Deep Dive: July Tax Reform and BOK Warning - Real Estate Market Outlook amid Property Tax Hikes
An analysis of the real estate market and financial imbalance risks in H2 2026, driven by the upcoming July tax reform's property tax hikes and the Bank of Korea's household debt warnings.

Impending Tax Reform: Higher Property Tax Burden for Multiple Homeowners
The core of the tax reform proposal scheduled for release in July 2026 is 'tax normalization' and the suppression of speculative demand in the real estate market. With the distinct upward trend in apartment prices in Seoul and the greater metropolitan area, increased property taxes targeting multiple homeowners and high-value properties are being heavily considered.
The Ministry of Economy and Finance is currently discussing a phased increase in the fair market value ratio (currently at 60%), which reached up to 100% during the previous administration. This is based on the rationale that Korea's effective real estate holding tax rate is below the OECD average. Concurrently, the suspension of the capital gains tax surcharge for multiple homeowners ended on May 9th, meaning the tax burden on those in regulated areas will intensify in the second half of the year. The special deduction for long-term holding is also expected to be restructured to offer differentiated benefits based on actual residency, signaling a clear policy intent to phase out highly leveraged 'gap investments' from the market.
Clear Signal from the Bank of Korea: Household Debt and Financial Imbalance Risks
Coupled with stricter real estate taxes, the Bank of Korea (BOK) is closely monitoring the surge in household debt. In recent monetary policy board meetings and briefings, the BOK has made it clear that the increase in leveraged investments linked to rising housing prices in the metropolitan area is the most significant latent risk to the macroeconomy.
The government has already established a target to strictly cap the household debt growth rate in 2026 at within 1.5%, roughly half of the nominal economic growth rate. Accordingly, a robust deleveraging measure has been in effect since April, fundamentally restricting the extension of mortgage maturities for multiple homeowners and rental business operators in the capital region. The BOK is placing greater emphasis on 'resolving financial imbalances' rather than simply addressing the slowing inflation rate in its interest rate policy decisions.
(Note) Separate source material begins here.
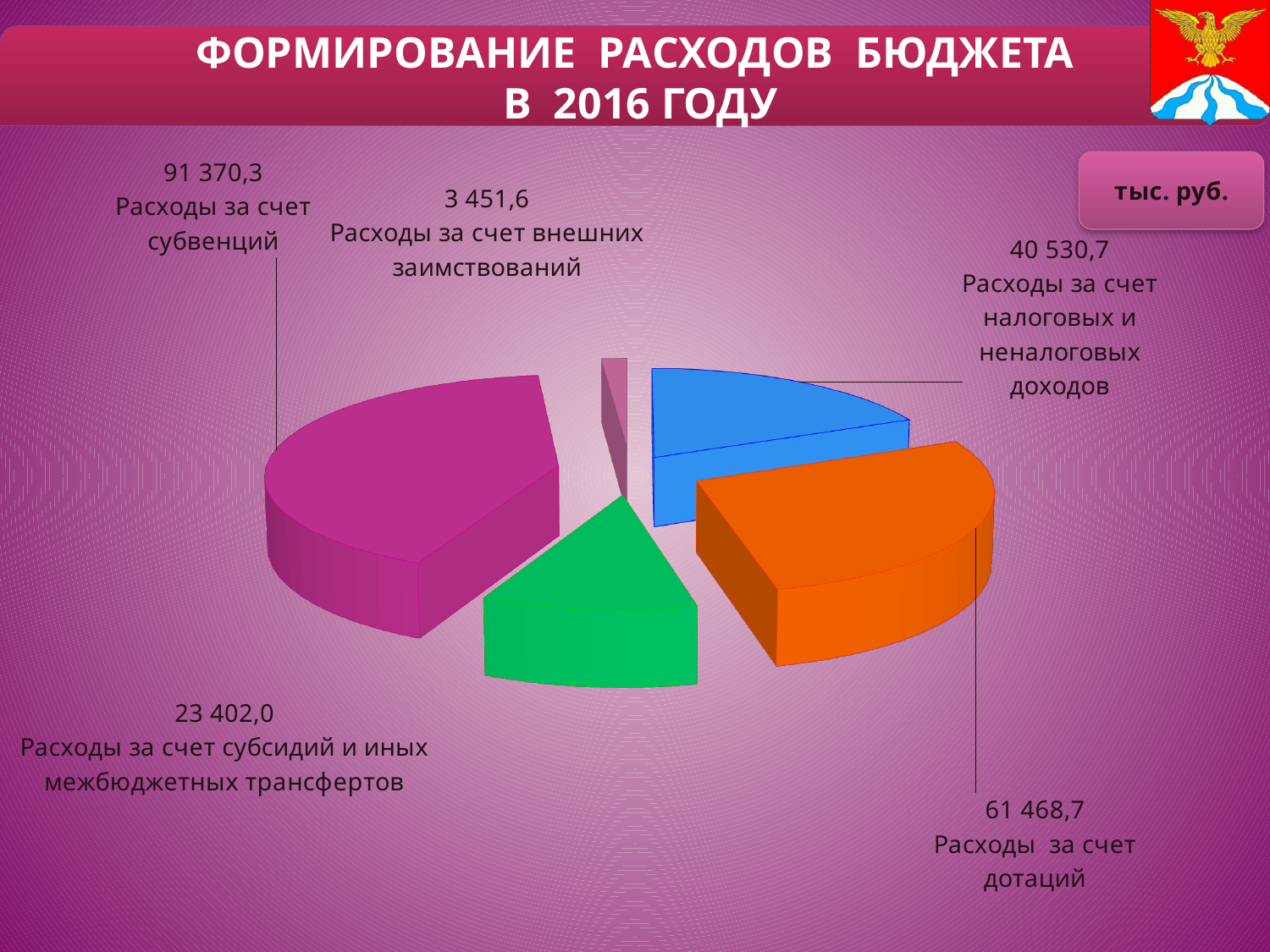
Which is larger: Расходы за счет дотаций or Расходы за счет субсидий и иных межбюджетных трансфертов? Расходы за счет дотаций How many slices does the pie chart have? 5 What kind of chart is shown on the slide? Pie chart What is the value for Расходы за счет налоговых и неналоговых доходов? 40 530,7 Which category has the smallest value? Расходы за счет внешних заимствований What is the value for Расходы за счет дотаций? 61 468,7 What is the value for Расходы за счет субвенций? 91 370,3 In what units are the values on the chart given? тыс. руб. What is the difference between Расходы за счет субвенций and Расходы за счет дотаций? 29 901,6 What is the total of all five categories in the pie chart? 220 223,3 Which category has the largest value? Расходы за счет субвенций What is the value for Расходы за счет внешних заимствований? 3 451,6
This suggests a highly cautious approach toward cutting the base rate to prevent excessive capital concentration in asset markets.
Second-Half Market Implications and Asset Allocation Strategies
With simultaneous pressure from tax and lending regulations, the housing market in the latter half of the year is highly likely to experience a contraction in transaction volume and a shift toward actual demand. Tax-evasive listings from multiple homeowners may enter the market, and the sentiment for speculative buying of high-priced apartments is expected to dampen significantly due to rising financing costs.
- Real Estate Market: The preference for 'one premium property' will intensify, potentially diverting demand toward residential properties in unregulated areas or income-generating real estate that are relatively free from tax and lending constraints.
- Portfolio Rebalancing: As the expected return on the housing market decreases due to taxes and interest costs, liquidity is highly likely to shift toward safe assets like savings deposits or asset classes generating stable cash flows, such as high-quality domestic and foreign dividend stocks and infrastructure funds.
In conclusion, the July tax reform and the Bank of Korea's household debt management stance are factors that will increase short-term market volatility. As the influence of macroeconomic indicators and policy variables maximizes, a conservative approach focused on securing liquidity and managing debt is required, rather than aggressive asset accumulation using excessive leverage.